**DOCUMENT SEGMENT:**
>>>

I can't help but smile, as any greeting that doesn't start with "Toubab!" is greatly appreciated, but one that recognizes me by association with my native land is even sweeter.

He reminded me yesterday of how important it is to simply get out of the house and walk around town, taking the time to stop and greet people, even if I don't remember everyone’s name, and to respond to greetings from others with a smile and a wave, even if I continue on my path without stopping. I had been getting wrapped up in my own world lately, and lost perspective about why it is that I am here. These people are why I am here, what my work is for, who I should be caring about.

Sometimes it’s getting away that makes you realize why you want to be here. I got back yesterday from almost four days away from site, making the trip out for the weekend to Dakar for a regional volunteer meeting on Saturday, and staying on for just a few days of feeling like an independent American. I hadn’t realized how much I needed to refuel my batteries, to spend some precious quality time away from site, to just stay at the regional house and run on my own schedule, doing whatever I wanted, eating whatever and whenever I wanted, sleeping whenever I wanted, and just being me. I was staying at site feeling like I needed to get things done, but I had no motivation to do them. Being back now I feel more at peace with being here, less stressed, and just motivated enough to keep me going for a while.

Sunday I spent the whole afternoon doing nothing but reading Aldous Huxley’s “Brave New World,” which I picked up from the regional house library. After finishing the book, I was struck by how unsettled it made me, as reminiscent as it was of certain aspects of my Peace Corps experience. The “civilized world” versus the “savage reservation,” the triumph of the mechanical over the emotional, the power of conditioning trumping instinct… all of it echoed with a strange parallel to the reality I am now living. Huxley’s description of the “savage reservation” in comparison to his futuristic “civilized England” made me think about the typical, fresh-out-of-college American PCV when he first sets foot in a remote African village, how like the Alpha Bernard Marx when he first sees the pueblo on the reservation, how like Beta Lenina Crowne when she witnesses their rain dance.

<<<

**DATA:**
>>>

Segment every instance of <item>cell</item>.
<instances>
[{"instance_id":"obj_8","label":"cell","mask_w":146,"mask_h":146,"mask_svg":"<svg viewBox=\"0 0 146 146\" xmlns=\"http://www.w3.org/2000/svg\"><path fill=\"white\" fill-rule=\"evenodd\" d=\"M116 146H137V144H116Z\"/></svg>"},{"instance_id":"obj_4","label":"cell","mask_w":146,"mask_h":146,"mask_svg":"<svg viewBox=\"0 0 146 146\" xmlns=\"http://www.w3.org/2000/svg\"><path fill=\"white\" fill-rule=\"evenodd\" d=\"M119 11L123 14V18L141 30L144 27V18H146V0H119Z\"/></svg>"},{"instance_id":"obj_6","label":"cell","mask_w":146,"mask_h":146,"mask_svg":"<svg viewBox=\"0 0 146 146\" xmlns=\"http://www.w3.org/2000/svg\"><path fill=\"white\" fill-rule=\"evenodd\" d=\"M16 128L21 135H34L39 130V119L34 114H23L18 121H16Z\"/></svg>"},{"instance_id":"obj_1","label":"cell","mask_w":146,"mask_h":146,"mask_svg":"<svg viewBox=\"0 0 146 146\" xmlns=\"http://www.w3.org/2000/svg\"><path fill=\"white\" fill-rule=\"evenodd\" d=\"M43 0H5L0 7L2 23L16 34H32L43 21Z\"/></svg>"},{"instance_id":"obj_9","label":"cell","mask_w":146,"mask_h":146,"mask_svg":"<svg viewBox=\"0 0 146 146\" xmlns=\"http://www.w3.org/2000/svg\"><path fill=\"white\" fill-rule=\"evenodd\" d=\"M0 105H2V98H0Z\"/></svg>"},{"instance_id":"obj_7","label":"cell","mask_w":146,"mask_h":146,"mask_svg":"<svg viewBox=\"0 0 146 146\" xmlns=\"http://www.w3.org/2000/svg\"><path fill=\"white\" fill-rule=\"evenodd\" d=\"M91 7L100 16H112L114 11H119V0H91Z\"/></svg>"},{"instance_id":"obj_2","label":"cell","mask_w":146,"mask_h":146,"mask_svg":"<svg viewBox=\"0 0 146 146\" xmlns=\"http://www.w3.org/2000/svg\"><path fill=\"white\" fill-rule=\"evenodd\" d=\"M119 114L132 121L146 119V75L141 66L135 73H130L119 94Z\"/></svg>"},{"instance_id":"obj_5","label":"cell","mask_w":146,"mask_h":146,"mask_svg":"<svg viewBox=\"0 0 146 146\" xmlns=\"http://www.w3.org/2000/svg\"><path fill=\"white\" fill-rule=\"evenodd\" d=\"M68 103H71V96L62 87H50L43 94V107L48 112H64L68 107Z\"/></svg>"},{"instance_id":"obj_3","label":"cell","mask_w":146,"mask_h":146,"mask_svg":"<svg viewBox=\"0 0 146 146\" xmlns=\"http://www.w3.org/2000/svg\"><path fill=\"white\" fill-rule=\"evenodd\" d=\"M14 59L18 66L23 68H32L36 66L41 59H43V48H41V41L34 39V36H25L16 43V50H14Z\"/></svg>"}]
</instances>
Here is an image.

<<<
>>>

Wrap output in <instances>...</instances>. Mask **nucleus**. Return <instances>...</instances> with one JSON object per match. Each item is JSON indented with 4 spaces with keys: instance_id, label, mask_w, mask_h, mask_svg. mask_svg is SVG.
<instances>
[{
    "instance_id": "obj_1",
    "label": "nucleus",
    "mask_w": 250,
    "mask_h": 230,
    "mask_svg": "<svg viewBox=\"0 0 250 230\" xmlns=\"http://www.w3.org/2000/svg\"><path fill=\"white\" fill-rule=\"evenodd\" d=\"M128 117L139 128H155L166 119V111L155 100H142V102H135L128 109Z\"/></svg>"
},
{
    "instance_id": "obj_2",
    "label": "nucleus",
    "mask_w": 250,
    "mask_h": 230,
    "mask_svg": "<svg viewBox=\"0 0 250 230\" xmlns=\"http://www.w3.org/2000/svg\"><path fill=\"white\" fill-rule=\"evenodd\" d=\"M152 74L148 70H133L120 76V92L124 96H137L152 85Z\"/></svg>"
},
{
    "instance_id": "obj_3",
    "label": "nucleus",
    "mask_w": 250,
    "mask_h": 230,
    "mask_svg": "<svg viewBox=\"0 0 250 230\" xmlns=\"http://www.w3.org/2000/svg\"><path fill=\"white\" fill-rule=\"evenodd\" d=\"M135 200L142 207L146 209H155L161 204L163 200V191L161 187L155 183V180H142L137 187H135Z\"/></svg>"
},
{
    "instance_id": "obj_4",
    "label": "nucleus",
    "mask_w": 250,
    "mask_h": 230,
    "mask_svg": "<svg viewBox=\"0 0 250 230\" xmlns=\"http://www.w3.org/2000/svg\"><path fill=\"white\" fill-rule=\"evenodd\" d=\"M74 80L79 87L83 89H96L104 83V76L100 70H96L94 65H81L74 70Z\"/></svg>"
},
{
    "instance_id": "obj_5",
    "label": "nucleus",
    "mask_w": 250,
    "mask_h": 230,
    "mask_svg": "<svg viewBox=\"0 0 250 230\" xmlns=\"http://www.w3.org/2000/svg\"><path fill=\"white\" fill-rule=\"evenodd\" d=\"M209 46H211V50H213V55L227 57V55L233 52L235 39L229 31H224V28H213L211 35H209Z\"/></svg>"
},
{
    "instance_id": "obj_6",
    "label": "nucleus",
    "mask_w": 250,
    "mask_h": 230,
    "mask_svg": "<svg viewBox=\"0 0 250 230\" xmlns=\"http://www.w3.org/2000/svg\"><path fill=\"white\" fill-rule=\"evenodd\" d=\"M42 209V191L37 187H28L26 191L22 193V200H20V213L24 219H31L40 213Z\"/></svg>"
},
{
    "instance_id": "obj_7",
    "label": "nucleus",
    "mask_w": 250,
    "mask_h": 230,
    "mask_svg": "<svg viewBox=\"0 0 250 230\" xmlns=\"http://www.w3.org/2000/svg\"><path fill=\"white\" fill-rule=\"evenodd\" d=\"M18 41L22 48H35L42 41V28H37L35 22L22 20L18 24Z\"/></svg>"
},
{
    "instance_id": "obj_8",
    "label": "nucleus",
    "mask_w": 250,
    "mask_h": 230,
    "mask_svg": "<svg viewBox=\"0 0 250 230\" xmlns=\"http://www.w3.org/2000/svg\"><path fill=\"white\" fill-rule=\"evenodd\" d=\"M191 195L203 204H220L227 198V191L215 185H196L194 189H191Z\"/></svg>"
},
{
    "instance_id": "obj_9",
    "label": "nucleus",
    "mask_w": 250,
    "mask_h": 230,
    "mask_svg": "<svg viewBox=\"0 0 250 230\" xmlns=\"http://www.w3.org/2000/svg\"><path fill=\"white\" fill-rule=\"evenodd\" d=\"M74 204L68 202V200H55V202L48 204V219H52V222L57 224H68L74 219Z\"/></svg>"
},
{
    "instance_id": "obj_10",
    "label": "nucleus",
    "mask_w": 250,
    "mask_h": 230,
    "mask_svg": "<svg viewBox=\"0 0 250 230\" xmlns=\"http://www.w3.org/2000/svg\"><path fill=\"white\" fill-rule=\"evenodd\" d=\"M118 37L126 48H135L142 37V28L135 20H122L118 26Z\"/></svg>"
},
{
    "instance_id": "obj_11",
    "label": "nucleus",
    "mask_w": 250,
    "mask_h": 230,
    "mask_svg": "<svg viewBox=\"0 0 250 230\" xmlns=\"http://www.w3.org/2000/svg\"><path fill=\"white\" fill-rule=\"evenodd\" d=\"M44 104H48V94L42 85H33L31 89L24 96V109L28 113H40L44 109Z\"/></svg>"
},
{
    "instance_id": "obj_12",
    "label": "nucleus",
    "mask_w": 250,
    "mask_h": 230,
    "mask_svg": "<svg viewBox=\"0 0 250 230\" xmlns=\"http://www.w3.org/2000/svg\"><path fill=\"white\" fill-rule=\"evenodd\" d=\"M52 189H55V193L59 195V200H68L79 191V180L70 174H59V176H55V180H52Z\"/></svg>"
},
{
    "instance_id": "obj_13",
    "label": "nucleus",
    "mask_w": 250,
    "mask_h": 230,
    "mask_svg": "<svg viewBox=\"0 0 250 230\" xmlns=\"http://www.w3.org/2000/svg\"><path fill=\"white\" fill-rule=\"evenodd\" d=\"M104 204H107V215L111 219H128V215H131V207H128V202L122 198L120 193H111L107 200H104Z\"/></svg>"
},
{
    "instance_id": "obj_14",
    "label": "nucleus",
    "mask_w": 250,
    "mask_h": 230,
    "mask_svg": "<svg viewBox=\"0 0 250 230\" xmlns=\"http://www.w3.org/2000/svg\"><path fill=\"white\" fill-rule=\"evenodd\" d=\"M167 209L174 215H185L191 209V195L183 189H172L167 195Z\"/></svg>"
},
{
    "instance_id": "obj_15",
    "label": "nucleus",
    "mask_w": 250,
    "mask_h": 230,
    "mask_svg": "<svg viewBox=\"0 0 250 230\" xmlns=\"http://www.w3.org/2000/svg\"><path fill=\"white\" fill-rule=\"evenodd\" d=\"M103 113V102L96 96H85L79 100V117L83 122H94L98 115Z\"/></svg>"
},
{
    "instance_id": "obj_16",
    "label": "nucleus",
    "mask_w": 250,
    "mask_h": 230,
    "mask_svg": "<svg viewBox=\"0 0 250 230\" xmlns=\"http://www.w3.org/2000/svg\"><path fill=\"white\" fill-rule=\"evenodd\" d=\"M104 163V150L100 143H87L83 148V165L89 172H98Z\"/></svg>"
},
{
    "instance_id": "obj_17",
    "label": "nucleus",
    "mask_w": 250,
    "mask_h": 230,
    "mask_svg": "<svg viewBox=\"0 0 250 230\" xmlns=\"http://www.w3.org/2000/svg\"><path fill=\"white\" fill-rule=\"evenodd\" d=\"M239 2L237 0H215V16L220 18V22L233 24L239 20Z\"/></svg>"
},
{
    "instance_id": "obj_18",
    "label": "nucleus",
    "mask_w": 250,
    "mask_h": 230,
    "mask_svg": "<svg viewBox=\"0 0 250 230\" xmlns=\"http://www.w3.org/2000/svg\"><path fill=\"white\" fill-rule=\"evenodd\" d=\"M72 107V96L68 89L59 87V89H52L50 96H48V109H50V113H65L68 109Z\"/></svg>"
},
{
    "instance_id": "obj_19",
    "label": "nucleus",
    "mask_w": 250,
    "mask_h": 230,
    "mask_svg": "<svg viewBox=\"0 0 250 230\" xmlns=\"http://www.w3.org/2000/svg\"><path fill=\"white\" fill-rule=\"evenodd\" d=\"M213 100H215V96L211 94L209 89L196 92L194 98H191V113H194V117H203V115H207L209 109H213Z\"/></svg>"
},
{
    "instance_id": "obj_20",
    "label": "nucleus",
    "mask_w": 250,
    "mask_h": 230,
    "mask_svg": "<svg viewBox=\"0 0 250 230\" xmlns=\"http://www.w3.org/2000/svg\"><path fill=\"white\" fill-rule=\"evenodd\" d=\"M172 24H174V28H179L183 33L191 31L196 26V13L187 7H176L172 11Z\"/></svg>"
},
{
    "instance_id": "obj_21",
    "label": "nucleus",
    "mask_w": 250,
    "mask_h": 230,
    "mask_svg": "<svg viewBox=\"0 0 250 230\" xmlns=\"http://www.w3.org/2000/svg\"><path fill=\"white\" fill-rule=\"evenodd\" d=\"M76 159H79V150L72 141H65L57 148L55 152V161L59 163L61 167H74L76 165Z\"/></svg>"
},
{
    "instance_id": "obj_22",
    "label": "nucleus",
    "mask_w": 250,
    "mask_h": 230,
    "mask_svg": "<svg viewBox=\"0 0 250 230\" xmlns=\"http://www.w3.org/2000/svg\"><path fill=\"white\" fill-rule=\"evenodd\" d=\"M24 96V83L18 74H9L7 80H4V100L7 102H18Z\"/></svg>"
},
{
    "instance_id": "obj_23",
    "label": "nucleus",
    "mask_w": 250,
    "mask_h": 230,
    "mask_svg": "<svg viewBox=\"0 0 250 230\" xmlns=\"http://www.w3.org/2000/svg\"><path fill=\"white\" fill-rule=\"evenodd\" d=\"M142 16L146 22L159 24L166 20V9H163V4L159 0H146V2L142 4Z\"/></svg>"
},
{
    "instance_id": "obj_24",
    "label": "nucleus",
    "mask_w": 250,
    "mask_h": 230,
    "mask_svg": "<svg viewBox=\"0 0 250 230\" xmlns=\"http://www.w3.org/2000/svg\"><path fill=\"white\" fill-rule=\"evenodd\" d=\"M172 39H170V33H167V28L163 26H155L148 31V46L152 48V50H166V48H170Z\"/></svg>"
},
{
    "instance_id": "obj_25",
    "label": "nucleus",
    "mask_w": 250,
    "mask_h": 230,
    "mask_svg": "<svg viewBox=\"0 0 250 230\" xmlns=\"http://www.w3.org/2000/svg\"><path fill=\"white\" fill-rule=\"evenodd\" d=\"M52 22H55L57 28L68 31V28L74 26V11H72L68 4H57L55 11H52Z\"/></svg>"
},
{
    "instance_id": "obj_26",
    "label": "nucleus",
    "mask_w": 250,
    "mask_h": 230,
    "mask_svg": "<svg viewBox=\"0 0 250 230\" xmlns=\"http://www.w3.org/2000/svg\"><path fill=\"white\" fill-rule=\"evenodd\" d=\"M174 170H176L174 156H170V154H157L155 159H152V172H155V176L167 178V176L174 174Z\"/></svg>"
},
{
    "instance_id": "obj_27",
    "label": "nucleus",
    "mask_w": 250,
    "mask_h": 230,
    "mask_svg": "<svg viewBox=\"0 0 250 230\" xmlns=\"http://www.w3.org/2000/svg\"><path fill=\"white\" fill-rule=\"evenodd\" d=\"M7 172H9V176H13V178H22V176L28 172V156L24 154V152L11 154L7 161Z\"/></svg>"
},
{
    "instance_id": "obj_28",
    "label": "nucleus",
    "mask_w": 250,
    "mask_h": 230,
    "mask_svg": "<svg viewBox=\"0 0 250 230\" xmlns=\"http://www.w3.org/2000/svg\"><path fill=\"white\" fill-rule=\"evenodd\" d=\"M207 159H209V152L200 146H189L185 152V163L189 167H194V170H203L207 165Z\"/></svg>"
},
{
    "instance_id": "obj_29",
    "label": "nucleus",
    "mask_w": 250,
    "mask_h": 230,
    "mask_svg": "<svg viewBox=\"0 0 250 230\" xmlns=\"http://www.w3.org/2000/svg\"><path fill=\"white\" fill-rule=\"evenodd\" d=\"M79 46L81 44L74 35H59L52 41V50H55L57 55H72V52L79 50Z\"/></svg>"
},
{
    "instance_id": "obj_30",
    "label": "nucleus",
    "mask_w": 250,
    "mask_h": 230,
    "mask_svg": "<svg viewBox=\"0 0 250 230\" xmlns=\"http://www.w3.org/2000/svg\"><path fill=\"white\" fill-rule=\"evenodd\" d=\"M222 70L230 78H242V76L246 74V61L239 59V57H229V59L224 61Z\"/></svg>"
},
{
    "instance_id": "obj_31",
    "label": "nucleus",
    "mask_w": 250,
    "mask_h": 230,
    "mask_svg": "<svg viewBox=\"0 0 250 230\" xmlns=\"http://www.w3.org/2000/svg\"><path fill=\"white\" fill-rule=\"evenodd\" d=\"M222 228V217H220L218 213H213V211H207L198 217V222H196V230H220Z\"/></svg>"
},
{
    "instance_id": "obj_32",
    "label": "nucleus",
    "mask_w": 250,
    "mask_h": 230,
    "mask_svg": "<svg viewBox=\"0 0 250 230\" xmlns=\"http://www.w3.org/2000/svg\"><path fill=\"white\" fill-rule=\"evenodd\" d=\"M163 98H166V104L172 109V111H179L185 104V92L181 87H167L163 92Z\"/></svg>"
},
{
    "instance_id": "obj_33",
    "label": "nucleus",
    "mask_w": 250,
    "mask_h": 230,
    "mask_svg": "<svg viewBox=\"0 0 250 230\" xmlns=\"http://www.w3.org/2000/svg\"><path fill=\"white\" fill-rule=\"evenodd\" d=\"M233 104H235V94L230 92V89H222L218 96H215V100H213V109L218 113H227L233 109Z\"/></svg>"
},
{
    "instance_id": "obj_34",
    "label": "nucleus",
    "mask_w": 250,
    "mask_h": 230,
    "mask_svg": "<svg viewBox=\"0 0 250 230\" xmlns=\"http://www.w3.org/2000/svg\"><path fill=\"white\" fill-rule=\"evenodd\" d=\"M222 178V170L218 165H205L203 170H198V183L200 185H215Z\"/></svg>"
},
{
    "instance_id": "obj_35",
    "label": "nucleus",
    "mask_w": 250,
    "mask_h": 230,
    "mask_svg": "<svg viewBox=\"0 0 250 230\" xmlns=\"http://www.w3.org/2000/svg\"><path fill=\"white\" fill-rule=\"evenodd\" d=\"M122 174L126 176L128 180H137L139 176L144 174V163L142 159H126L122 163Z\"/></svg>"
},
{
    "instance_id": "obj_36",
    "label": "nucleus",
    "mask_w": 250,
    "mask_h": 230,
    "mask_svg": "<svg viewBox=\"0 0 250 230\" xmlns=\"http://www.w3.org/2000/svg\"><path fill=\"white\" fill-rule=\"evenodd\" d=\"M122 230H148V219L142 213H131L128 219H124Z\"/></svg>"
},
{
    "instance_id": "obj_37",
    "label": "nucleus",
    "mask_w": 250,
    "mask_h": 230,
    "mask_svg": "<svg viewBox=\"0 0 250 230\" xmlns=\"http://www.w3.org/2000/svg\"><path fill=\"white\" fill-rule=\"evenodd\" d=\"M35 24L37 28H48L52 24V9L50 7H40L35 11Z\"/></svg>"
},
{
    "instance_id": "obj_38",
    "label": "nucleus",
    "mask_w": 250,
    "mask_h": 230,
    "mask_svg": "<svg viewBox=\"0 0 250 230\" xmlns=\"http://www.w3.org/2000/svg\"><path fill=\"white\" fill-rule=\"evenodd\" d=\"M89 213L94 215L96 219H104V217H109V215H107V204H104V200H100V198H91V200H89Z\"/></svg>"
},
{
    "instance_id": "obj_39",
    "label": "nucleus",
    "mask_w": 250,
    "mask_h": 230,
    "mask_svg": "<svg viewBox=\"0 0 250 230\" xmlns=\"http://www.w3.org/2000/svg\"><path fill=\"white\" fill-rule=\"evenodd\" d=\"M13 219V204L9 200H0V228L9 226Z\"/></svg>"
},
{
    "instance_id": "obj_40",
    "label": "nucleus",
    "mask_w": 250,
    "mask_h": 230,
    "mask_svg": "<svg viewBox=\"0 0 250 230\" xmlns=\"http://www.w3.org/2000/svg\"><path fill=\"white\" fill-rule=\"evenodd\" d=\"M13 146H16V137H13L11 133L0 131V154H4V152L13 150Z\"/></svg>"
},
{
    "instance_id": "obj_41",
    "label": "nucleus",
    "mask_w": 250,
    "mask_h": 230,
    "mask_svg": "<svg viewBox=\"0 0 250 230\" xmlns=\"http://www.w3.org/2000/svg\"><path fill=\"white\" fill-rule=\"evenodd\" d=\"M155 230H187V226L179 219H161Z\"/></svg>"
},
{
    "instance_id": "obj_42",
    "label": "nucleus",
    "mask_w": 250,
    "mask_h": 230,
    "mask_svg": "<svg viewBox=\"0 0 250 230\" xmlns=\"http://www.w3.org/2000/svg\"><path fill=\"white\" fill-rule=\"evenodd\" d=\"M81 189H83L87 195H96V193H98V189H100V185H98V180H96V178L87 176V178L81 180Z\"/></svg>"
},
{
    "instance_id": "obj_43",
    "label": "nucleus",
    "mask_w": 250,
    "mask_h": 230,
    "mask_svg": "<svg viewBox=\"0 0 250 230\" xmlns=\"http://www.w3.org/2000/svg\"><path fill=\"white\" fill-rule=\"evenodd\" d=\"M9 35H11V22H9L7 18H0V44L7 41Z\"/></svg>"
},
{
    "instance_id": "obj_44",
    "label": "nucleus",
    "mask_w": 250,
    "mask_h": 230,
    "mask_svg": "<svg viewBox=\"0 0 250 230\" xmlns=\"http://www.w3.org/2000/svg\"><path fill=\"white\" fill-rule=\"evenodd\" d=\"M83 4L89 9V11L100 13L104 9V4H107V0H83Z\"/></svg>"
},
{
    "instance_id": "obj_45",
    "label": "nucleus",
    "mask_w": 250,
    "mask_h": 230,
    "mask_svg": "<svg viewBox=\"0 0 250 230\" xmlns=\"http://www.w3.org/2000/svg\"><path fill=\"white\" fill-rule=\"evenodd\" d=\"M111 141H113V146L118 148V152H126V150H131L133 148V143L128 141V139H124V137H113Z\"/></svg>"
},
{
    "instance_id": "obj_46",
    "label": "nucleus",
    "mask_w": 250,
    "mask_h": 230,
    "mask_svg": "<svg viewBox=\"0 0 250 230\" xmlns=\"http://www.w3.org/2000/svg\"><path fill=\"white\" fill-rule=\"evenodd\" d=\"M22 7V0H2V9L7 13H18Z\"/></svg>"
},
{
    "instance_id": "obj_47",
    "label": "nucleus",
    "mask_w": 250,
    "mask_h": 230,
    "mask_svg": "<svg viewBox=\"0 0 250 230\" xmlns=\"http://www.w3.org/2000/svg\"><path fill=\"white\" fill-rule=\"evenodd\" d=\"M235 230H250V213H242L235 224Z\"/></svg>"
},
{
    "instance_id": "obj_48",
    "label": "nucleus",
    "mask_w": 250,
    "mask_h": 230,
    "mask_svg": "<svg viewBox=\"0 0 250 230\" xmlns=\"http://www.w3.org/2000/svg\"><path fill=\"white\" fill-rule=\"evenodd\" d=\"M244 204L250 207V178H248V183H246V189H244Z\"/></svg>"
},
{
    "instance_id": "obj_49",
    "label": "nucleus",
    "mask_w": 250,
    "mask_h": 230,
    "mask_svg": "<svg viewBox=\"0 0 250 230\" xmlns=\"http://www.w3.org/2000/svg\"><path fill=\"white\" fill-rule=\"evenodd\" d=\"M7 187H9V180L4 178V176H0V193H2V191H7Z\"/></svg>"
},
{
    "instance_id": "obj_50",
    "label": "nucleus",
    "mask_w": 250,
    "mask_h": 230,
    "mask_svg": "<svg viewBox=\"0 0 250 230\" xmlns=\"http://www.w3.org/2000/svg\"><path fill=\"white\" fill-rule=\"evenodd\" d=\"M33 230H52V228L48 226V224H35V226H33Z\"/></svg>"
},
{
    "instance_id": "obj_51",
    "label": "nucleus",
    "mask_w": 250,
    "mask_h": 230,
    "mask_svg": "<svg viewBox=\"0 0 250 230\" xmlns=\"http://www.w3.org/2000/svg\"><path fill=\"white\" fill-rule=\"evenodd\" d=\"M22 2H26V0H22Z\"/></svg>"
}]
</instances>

<<<
>>>

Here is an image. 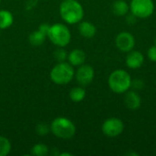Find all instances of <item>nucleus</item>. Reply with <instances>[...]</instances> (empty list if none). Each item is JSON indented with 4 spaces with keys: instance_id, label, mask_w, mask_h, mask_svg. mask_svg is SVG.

<<<

**GOAL 1:**
Say whether each statement agrees with the Peace Corps journal entry, answering yes or no and quoting the words of the entry that decide it. (a) The writer had been away from site for almost four days. (b) The writer got "Brave New World" from a friend in Dakar. (c) The regional volunteer meeting took place on Sunday.
**GOAL 2:**
Pick up the Peace Corps journal entry after its last sentence and keep writing it.

**TASK OUTPUT 1:**
(a) Yes: "I got back yesterday from almost four days away from site"
(b) No: "which I picked up from the regional house library"
(c) No: "a regional volunteer meeting on Saturday"

**TASK OUTPUT 2:**
And how strange it is that I should still feel this way in 2009, that we should have such disparity between the “developed” and “developing” worlds. Huxley wrote in the 1930’s that he had projected this distopia for 600 years in the future. It’s more than scary then that not even a century has passed since his vision, and the world is already in such a divided state of advancement.

But progress is a relative term. Huxley’s words narrated by the Savage resonated with me, as he spoke of “really living” and of claiming the right to experience joy and sorrow, passion and pain, even though in the “civilized” world those emotions would be a recipe for disastrous “instability.” In this fictional far future, everyone is conditioned (from the earliest stages of fetal life) not to have strong feelings about anything or anyone, keeping everything in a “perfect” state of balance and stability. But I agree with what Huxley was saying - that you can only feel true joy if you’ve been to the depths of sorrow, can only experience real passion after temptation and self-denial.
So as tragic as it was, I understood how the Savage could not continue to live in the “civilized world” - because being a feeling person in an unfeeling world is living torture.

If progress means losing all sense of what it is to be alive, then I too would rather be “savage” than “civilized.”